The researchers found that a specific part of the brain’s visual system called the lateral occipital (LO) area differentiated the types of cars after training but not before. The LO area is located in the earliest part of the low road. What was interesting was that after training, the LO area had higher activity when two cars of different categories were presented, compared to when two cars of the same category were presented. Before training, the LO area displayed no such changes in activity.

These results are important because they demonstrate two principles. First, the way we perceive something, which is a function of the low road, depends on the way in which we categorize objects. Without categories, we do not have the ability to see features that differentiate objects. In other words, we cannot see that which we don’t know to look for. Second, the ability to see these subtle differences depends on experience. And this means that perception can be changed through experience.

Florence Nightingale and the Perception of Death

 

Take the horrors of war. The usual perception, fueled by images of bodies mangled by bombs, is that casualties occur from war injuries.
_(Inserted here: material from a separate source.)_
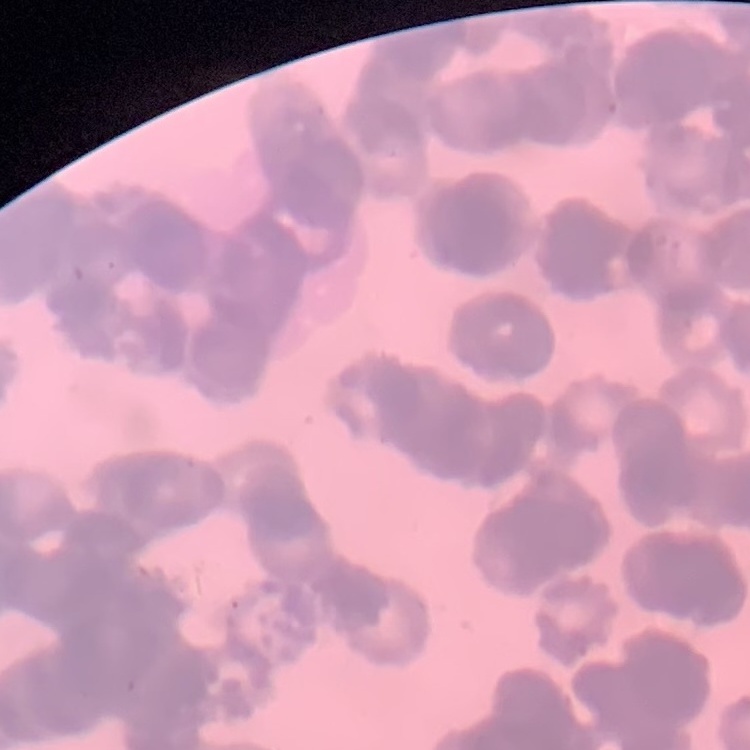

red blood cell morphology = rouleaux formation
stain = Field's or Giemsa
preparation = thin blood smear
image type = square crop of a larger photomicrograph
That has been the perception for millennia. But until the last century, the reality has been that most soldiers did not die from their wounds. They died from disease. Not until Florence Nightingale came on the scene in the 1850s did this perception change. Her name is synonymous with the art and science of nursing. Also an iconoclastic feminist, she transformed the image of the nurse from a woman of low social status to a professional with technical contributions on a par with doctors of the
era. And, to top it off, she was no less a pathbreaker in the emerging field of mathematical statistics. Nightingale was an iconoclast three times over.